SOURCE TEXT »
--------------------------------------------------

Savino Selo (Савино Село; Torzsa; Савине Село), formerly Torschau / Torszà / Torša, is a village located in the municipality of Vrbas, South Bačka District, Vojvodina, Serbia.

==History==

A settlement named Torsza was first mentioned in 1486. After the Turkish wars had ended by the late 17th century, the Bačka was widely deserted. During the reign of Emperor Josef II it was being repopulated by mostly Rhinehessian families, called Švabo (Danube Swabians) by their Serbian and Slovak neighbours. The village of Torschau (Hungarian Torszà, Serbian Torža) was built in 1784 by these German Protestant settlers, the first of seven newly founded German villages in the Batschka. 20 other German villages were restored and resettled. Over the years the village became ethnically mixed; until 1944 with a mainly German plus Serbian, Slovak and Hungarian population. In 1934 a monument was erected in remembrance of the village's 150 year long history. The Reformed Protestant church has recently been reconstructed and rededicated as Serbian Orthodox.

--------------------------------------------------

USING THE INFORMATION »
**A.** In the Savino Selo text, turn the paragraph beginning "A settlement named Torsza" into a short list that keeps its main facts.
**B.** Write what follows the final sentence of the text on Savino Selo, continuing it from there.

SOURCE MATERIAL »
--------------------------------------------------

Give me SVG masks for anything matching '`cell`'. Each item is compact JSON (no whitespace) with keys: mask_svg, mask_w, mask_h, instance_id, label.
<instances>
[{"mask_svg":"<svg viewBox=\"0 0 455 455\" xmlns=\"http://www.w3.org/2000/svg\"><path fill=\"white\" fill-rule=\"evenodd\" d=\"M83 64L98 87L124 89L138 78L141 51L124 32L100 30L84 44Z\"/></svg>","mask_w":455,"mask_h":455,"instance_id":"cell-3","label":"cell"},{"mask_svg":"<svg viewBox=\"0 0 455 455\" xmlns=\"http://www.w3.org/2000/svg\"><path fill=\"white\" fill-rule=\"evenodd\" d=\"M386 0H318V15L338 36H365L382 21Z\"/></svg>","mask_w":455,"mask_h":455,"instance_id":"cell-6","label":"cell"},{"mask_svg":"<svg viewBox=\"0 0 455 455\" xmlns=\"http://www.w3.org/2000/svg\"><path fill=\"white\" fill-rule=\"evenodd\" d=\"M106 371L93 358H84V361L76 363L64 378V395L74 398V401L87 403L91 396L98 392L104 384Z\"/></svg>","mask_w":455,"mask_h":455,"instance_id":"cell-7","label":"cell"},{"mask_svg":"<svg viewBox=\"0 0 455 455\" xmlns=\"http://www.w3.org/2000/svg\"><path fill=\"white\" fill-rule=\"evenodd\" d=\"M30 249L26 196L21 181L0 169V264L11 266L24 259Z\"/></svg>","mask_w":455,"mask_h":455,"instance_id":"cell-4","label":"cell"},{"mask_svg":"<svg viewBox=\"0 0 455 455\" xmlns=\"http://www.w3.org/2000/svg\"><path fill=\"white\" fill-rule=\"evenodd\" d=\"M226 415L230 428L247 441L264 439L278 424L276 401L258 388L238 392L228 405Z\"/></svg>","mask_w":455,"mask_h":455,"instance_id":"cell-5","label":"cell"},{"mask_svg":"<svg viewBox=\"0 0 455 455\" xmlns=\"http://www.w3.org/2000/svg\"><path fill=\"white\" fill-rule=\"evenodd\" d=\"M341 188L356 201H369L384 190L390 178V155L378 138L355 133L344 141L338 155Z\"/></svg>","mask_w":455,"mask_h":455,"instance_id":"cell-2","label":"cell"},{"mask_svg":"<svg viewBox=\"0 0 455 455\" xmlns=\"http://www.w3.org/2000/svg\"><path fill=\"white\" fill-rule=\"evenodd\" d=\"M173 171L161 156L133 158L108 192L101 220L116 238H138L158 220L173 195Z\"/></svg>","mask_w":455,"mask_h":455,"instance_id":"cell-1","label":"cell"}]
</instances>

--------------------------------------------------

RESULTS »
**A.**
- A settlement named Torsza was first mentioned in 1486.
- By the late 17th century, after the Turkish wars, the Bačka was widely deserted.
- Under Emperor Josef II it was repopulated, mostly by Rhinehessian families. Their Serbian and Slovak neighbors called them Švabo (Danube Swabians).
- These German Protestant settlers built Torschau in 1784. It was the first of seven newly founded German villages in the Batschka, and 20 other German villages were restored and resettled.
- The village became ethnically mixed. Until 1944 its population was mainly German, with Serbian, Slovak and Hungarian residents.
- A monument marking 150 years of village history was erected in 1934.
- The Reformed Protestant church was recently reconstructed and rededicated as Serbian Orthodox.

**B.**
Savino Selo literally means "Sava's Village", and is today named after the legendary Montenegrin Partisan commander and war hero Sava Kovačević. During the last days of WWII, Torschau's German population fled in front of approaching Red Army units, mainly to Hungary, Austria and Germany. In 1945, colonisation of people from Bosnia and Montenegro (especially Vasojević clan) formed the current ethnic structure of the village.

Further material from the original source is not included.